Explainer
What is confidential computing?
Confidential computing is a hardware feature that encrypts a virtual machine's memory while it's running. The cloud provider — the hypervisor, the host kernel, the physical machine — cannot read the VM's memory. The encryption is performed by the CPU itself; the keys never leave the silicon.
Without confidential computing, your cloud provider can always read your data in memory. With it, they see only ciphertext.

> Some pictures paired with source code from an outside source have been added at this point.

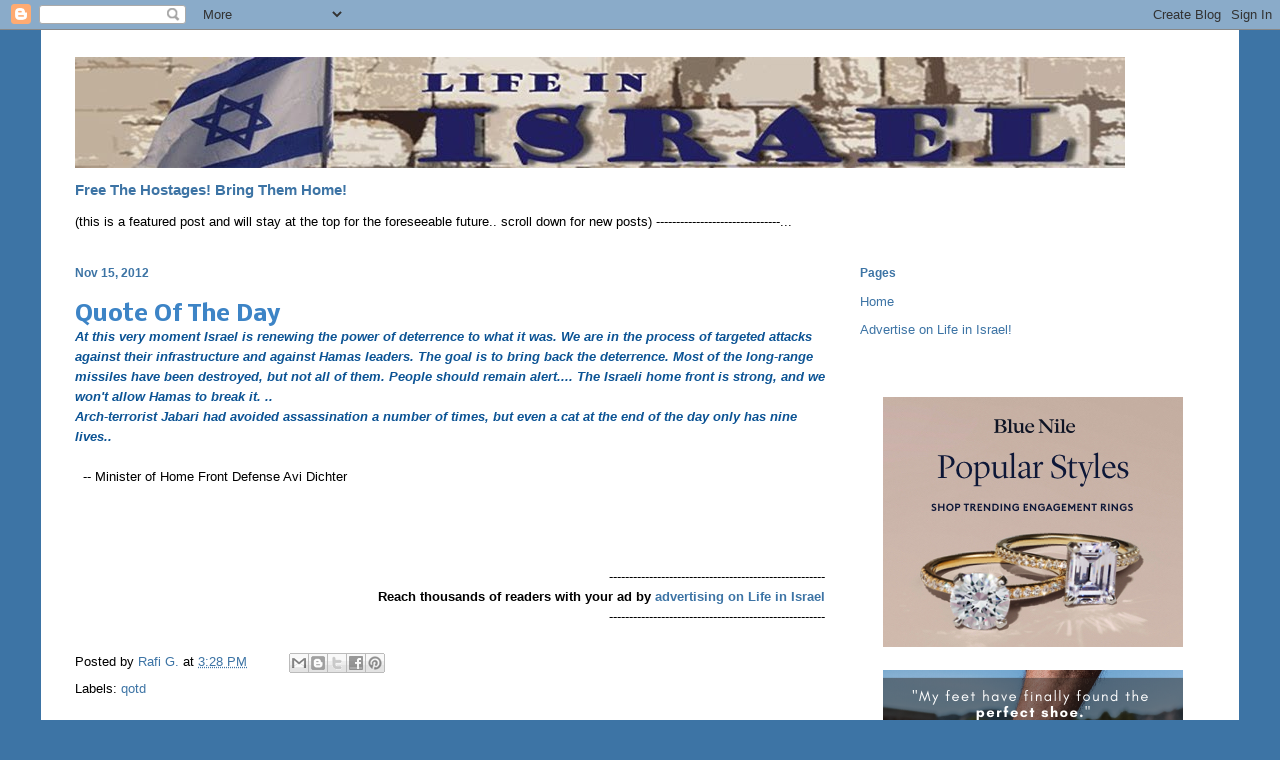

--- FILE ---
content_type: text/html; charset=utf-8
request_url: https://www.google.com/recaptcha/api2/aframe
body_size: 267
content:
<!DOCTYPE HTML><html><head><meta http-equiv="content-type" content="text/html; charset=UTF-8"></head><body><script nonce="so4SrvSBfAMBCPfciRKwmA">/** Anti-fraud and anti-abuse applications only. See google.com/recaptcha */ try{var clients={'sodar':'https://pagead2.googlesyndication.com/pagead/sodar?'};window.addEventListener("message",function(a){try{if(a.source===window.parent){var b=JSON.parse(a.data);var c=clients[b['id']];if(c){var d=document.createElement('img');d.src=c+b['params']+'&rc='+(localStorage.getItem("rc::a")?sessionStorage.getItem("rc::b"):"");window.document.body.appendChild(d);sessionStorage.setItem("rc::e",parseInt(sessionStorage.getItem("rc::e")||0)+1);localStorage.setItem("rc::h",'1768977901942');}}}catch(b){}});window.parent.postMessage("_grecaptcha_ready", "*");}catch(b){}</script></body></html>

| Technology | Vendor | What it does | Availability |
|---|---|---|---|
| AMD SEV-SNP | AMD | Encrypts VM memory; attests the launch was untampered | Azure DCasv5, GCP N2D |
| Intel TDX | Intel | Trust Domain extensions; encrypts + isolates from host | GCP C3, Azure DCesv5 |
| Arm CCA | Arm | Realm management; memory encryption + attestation | Maturing (future) |
Why agents
Why this matters for AI agents
An autonomous agent is a special case in the threat model:
- It runs untrusted code — generated from a prompt, a tool call, or adversarial input.
- It touches sensitive data — credentials, PII, proprietary data, all in memory.
- It runs on infrastructure you don't fully control — the cloud provider's hypervisor can read the VM's memory.
Without confidential computing
Attestation
The two-layer binding
Layer 1 — hardware anchoring
The AMD VCEK-signed SNP report → VCEK chain validated to the genuine AMD Milan ARK → SHA256(var_data) == REPORT_DATA[..32] → binds the vTPM AK into the hardware-signed report.
Layer 2 — freshness + nonce binding
A tpm2_quote under the AK → signature covers a TPM2B_ATTEST embedding SHA256(canonical_report_data) → binds the per-workspace context to a fresh, unreplayable quote. Only the live, hardware-anchored AK could sign it.
Both layers must hold for the control plane to release the DEK.
Single-CVM-direct
Why not nesting?
AMD SEV-SNP strips the hardware virtualization extensions from the leaf guest. A confidential VM cannot also be a hypervisor. Verified on silicon: /dev/kvm is absent on a DCasv5; the svm CPU flag is zero.
So the confidential tier runs the workspace directly inside the CVM — no nested microVM. The CVM is the boundary. OpenShell provides in-process governance. One CVM per sensitive workspace.